You should choose a bin depending on your environment and what best suits your lifestyle. The options are endless in creating a composting space or bin. Get creative with what you have laying around your house – here are some examples.

The best options for limited space are the bokashi bin or vermicomposter. A cool way to reuse the liquid from your bokashi bin is to make bokashi tea, which works as great fertilizers for plants.

Will composting get messy or smelly and attract insects?

There’s no promise that it won’t. Knowing that composting is a natural process, it attracts other natural factors, including pests and insects. Having a good carbon to nitrogen ratio can help with that. Also, aerating the compost pile with a rake or fork can help. Some vermicompost bins will come with lids to keep certain pests out.

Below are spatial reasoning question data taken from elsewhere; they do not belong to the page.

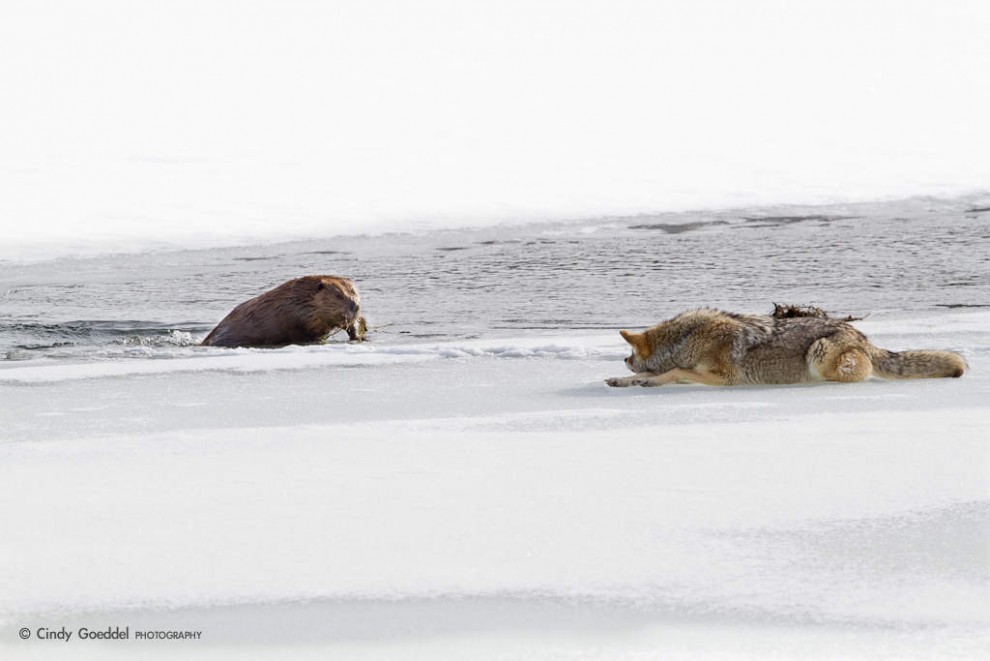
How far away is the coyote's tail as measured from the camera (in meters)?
6.27

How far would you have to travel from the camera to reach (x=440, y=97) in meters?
22.5

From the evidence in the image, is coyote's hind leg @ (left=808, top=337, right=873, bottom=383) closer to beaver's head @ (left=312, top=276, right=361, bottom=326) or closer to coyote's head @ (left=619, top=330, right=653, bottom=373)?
coyote's head @ (left=619, top=330, right=653, bottom=373)

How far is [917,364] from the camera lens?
20.7ft

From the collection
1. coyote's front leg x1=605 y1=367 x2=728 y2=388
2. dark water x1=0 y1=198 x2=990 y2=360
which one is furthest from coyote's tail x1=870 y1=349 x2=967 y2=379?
dark water x1=0 y1=198 x2=990 y2=360

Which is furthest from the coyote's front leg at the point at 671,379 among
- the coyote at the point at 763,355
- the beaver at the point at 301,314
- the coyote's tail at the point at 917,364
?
the beaver at the point at 301,314

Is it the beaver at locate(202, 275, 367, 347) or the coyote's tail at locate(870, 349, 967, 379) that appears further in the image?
the beaver at locate(202, 275, 367, 347)

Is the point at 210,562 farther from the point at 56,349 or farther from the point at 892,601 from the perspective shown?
the point at 56,349

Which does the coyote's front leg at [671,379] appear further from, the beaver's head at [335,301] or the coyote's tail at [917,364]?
the beaver's head at [335,301]

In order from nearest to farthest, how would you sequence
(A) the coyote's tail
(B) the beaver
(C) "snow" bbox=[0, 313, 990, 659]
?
(C) "snow" bbox=[0, 313, 990, 659] → (A) the coyote's tail → (B) the beaver

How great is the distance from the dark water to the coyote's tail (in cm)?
333

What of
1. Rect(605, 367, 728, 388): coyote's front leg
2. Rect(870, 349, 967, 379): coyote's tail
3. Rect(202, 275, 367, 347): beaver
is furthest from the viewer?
Rect(202, 275, 367, 347): beaver

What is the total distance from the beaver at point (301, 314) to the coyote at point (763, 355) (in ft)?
11.1

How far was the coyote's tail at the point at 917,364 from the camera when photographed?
247 inches

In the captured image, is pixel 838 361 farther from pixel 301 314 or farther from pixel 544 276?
pixel 544 276
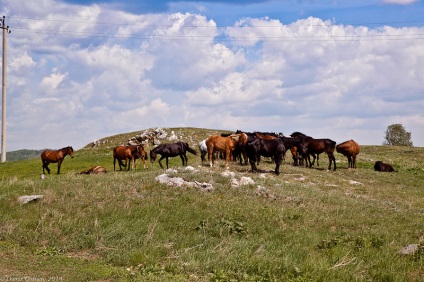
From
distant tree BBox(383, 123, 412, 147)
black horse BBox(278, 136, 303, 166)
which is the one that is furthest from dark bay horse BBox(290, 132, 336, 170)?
distant tree BBox(383, 123, 412, 147)

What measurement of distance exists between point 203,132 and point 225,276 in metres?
64.5

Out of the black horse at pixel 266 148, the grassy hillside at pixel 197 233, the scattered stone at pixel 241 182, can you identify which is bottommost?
the grassy hillside at pixel 197 233

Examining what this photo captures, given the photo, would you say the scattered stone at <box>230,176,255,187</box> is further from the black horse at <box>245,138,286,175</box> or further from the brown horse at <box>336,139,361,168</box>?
the brown horse at <box>336,139,361,168</box>

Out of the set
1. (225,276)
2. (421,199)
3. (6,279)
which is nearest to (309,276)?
(225,276)

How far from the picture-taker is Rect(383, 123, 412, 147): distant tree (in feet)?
313

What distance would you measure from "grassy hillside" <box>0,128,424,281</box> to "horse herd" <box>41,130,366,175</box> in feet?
25.1

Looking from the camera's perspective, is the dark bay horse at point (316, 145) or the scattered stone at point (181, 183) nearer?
the scattered stone at point (181, 183)

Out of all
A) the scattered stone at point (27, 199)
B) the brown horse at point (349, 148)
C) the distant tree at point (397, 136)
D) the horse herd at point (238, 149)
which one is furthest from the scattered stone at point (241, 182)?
the distant tree at point (397, 136)

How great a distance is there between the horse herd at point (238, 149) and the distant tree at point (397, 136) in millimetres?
62929

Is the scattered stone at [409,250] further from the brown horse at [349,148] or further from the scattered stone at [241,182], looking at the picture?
the brown horse at [349,148]

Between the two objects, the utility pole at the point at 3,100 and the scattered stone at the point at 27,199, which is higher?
the utility pole at the point at 3,100

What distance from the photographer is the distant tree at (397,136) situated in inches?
3757

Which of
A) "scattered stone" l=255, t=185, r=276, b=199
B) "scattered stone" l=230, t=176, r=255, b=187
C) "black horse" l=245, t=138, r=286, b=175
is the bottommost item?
"scattered stone" l=255, t=185, r=276, b=199

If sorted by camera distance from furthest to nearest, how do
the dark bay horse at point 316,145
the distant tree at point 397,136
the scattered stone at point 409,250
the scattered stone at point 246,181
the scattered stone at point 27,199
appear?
the distant tree at point 397,136 → the dark bay horse at point 316,145 → the scattered stone at point 246,181 → the scattered stone at point 27,199 → the scattered stone at point 409,250
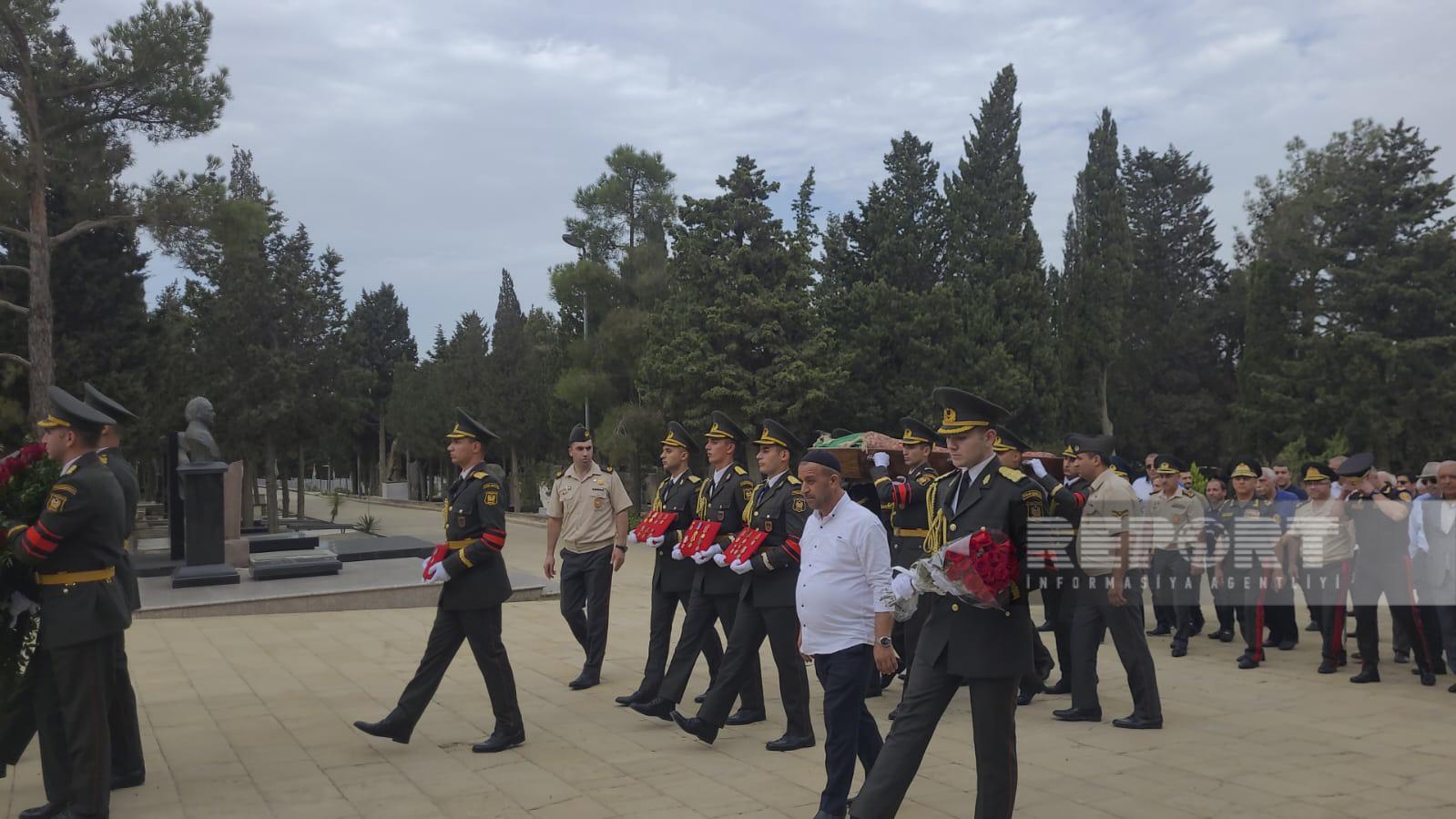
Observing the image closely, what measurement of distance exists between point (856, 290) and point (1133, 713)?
94.4 feet

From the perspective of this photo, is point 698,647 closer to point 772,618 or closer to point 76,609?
point 772,618

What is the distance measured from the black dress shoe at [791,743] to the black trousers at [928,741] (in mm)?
1998

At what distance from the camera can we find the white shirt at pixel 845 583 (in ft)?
16.9

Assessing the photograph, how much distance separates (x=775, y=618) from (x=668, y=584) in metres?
1.67

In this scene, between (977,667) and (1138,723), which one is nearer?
(977,667)

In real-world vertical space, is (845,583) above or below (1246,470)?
below

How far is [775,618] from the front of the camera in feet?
20.6

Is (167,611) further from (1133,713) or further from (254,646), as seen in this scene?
(1133,713)

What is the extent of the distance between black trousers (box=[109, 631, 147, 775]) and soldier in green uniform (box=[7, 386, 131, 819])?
1.32 ft

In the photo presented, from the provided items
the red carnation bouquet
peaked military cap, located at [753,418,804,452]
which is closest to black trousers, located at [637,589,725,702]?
peaked military cap, located at [753,418,804,452]

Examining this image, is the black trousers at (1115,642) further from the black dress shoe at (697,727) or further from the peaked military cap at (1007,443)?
the black dress shoe at (697,727)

Composting Do’s and Don’ts


  • Put your compost bins in the shade especially for worm/vermicompost bins.
  • Put your food scraps in a kitchen pail to get in the habit of separating your food waste from other waste.
  • Keep a journal on your compost journey to understand your own composting process and experiment with ways that work best for you and your home.
  • Re-soil your compost into your own garden to close the food waste cycle in your own home.
  • Don’t give up — composting is just like a science experiment. You have to keep adjusting until you figure out your own best method. It requires your attention, but it will be a very fruitful process.
  • Always have some sort of cover over your compost pile, whether it be a tarp, cardboard, lid or wiring.


  • Don’t compost PLA plastics.
  • Don’t compost junk food.
  • Don’t compost acidic matter in worm bins.
  • Don’t expect it to work the first time around. Be open to the process.
  • Don’t add fish, meat, dairy products, bones, fatty foods or grease to your compost pile. These food scraps do not easily decompose and may attract animals.